23. No circunstancialismo referido em 10, o gestor de conta disse à A. que estava a ser lançado um novo produto financeiro, de características similares às de um depósito a prazo, só que muito melhor remunerado.

24. A A. tinha confiança nos funcionários do R. e tomava por boas as informações que os mesmos lhe davam sobre os produtos financeiros que lhe eram propostos.

25. Os AA. são avessos ao risco e os funcionários do R. tinham disso conhecimento.

26. A A. só aceitou subscrever a obrigação “EE” porque lhe foi dito pelo gestor de conta que era um produto com características semelhantes a um depósito a prazo, melhor remunerado.

27. À A. foi dito pelo gestor de conta de que se tratava de um produto sem qualquer risco.

28. O gestor de conta assegurou à A. que, não obstante tratar-se de uma obrigação a dez anos, esta poderia, querendo, endossá-la a qualquer altura, com o que sofreria apenas uma penalização nos juros.

29. Os AA. subscreveram, em 29.11.2004, 28.11.2005 e 26.5.2006, papel comercial da empresa II, e, em 10.09.2004, 9.6.2005, 3.11.2005 e 22.2.2006, subscreveram unidades de participação do Fundo de Investimento Mobiliário DD - Tesouraria.

• DADOS DAS TAREFAS:
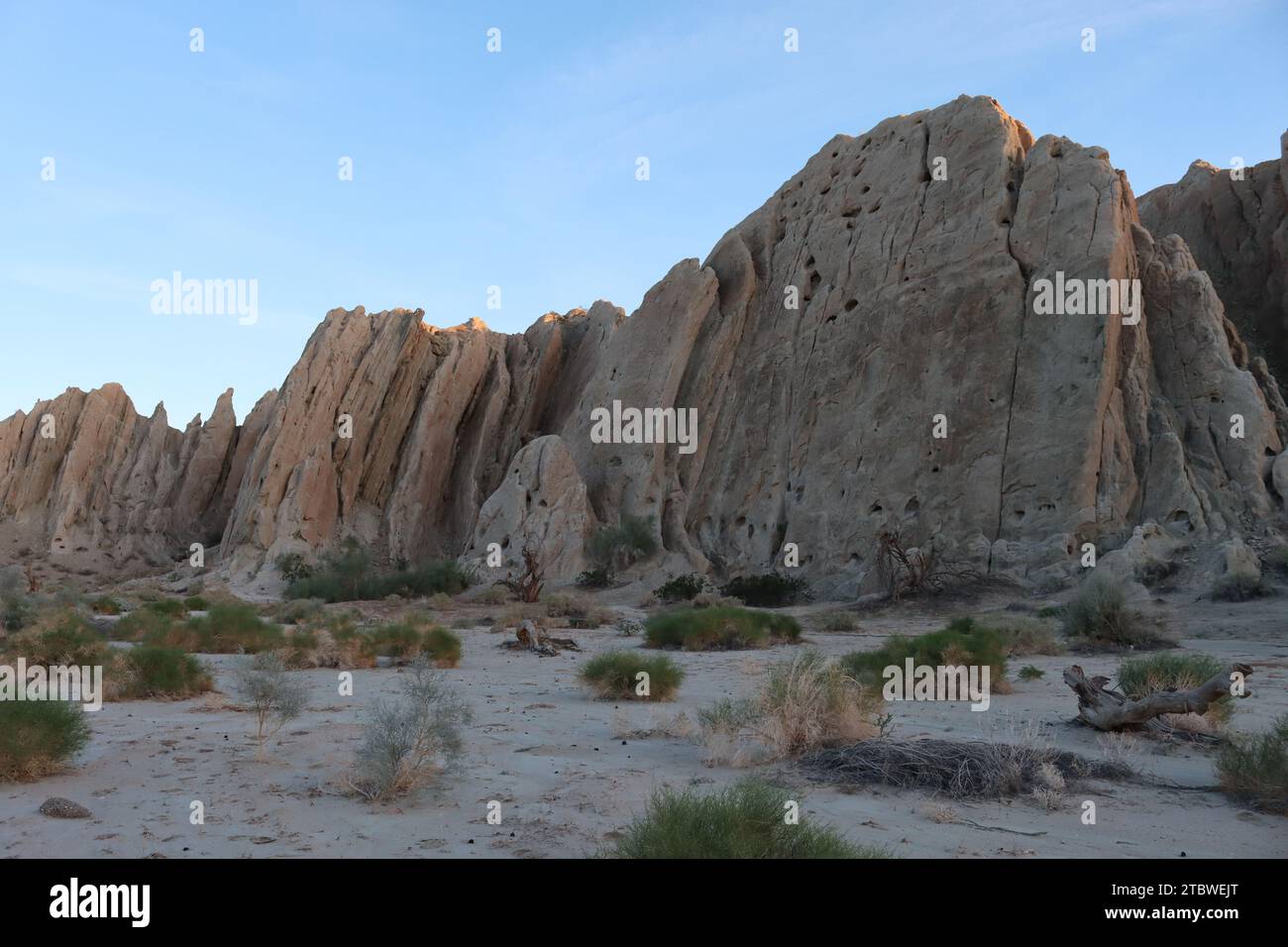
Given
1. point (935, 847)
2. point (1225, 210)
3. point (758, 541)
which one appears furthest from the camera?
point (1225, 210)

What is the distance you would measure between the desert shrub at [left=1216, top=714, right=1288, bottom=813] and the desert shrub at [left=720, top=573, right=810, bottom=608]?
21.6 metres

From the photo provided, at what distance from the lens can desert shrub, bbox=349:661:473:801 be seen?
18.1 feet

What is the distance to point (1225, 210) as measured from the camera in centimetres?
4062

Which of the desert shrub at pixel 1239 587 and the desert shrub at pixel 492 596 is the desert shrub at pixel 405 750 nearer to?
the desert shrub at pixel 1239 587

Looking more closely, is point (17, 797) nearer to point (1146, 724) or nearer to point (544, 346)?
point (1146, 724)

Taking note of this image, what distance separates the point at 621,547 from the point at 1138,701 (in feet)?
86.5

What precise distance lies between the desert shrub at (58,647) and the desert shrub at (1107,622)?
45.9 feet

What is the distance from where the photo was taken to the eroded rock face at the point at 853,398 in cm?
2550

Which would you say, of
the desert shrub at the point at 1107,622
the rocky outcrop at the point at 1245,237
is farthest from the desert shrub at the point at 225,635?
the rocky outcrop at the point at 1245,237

• REQUISITOS DAS TAREFAS:
**a.** Responda a estas perguntas com base no texto selecionado:
(i) De acordo com o ponto 28, a quantos anos era a obrigação?
(ii) Em que datas subscreveram os AA. papel comercial da empresa II?
(iii) Segundo o ponto 25, qual é a posição dos AA. perante o risco?
**b.** Duplique a listagem completa, linha a linha e sem qualquer alteração, deixando de fora as imagens.
O texto selecionado e a listagem não têm qualquer relação entre si.

• RESPOSTAS POR TAREFA:
**a.**
(i) A dez anos.
(ii) Em 29.11.2004, 28.11.2005 e 26.5.2006.
(iii) São avessos ao risco.

**b.**
Given
1. point (935, 847)
2. point (1225, 210)
3. point (758, 541)
which one appears furthest from the camera?
point (1225, 210)

What is the distance you would measure between the desert shrub at [left=1216, top=714, right=1288, bottom=813] and the desert shrub at [left=720, top=573, right=810, bottom=608]?
21.6 metres

From the photo provided, at what distance from the lens can desert shrub, bbox=349:661:473:801 be seen?
18.1 feet

What is the distance to point (1225, 210) as measured from the camera in centimetres?
4062

Which of the desert shrub at pixel 1239 587 and the desert shrub at pixel 492 596 is the desert shrub at pixel 405 750 nearer to?
the desert shrub at pixel 1239 587

Looking more closely, is point (17, 797) nearer to point (1146, 724) or nearer to point (544, 346)?
point (1146, 724)

Taking note of this image, what distance separates the point at 621,547 from the point at 1138,701 (in feet)?
86.5

What precise distance lies between the desert shrub at (58,647) and the desert shrub at (1107,622)?
45.9 feet

What is the distance from where the photo was taken to the eroded rock face at the point at 853,398 in cm?
2550

Which would you say, of
the desert shrub at the point at 1107,622
the rocky outcrop at the point at 1245,237
is farthest from the desert shrub at the point at 225,635?
the rocky outcrop at the point at 1245,237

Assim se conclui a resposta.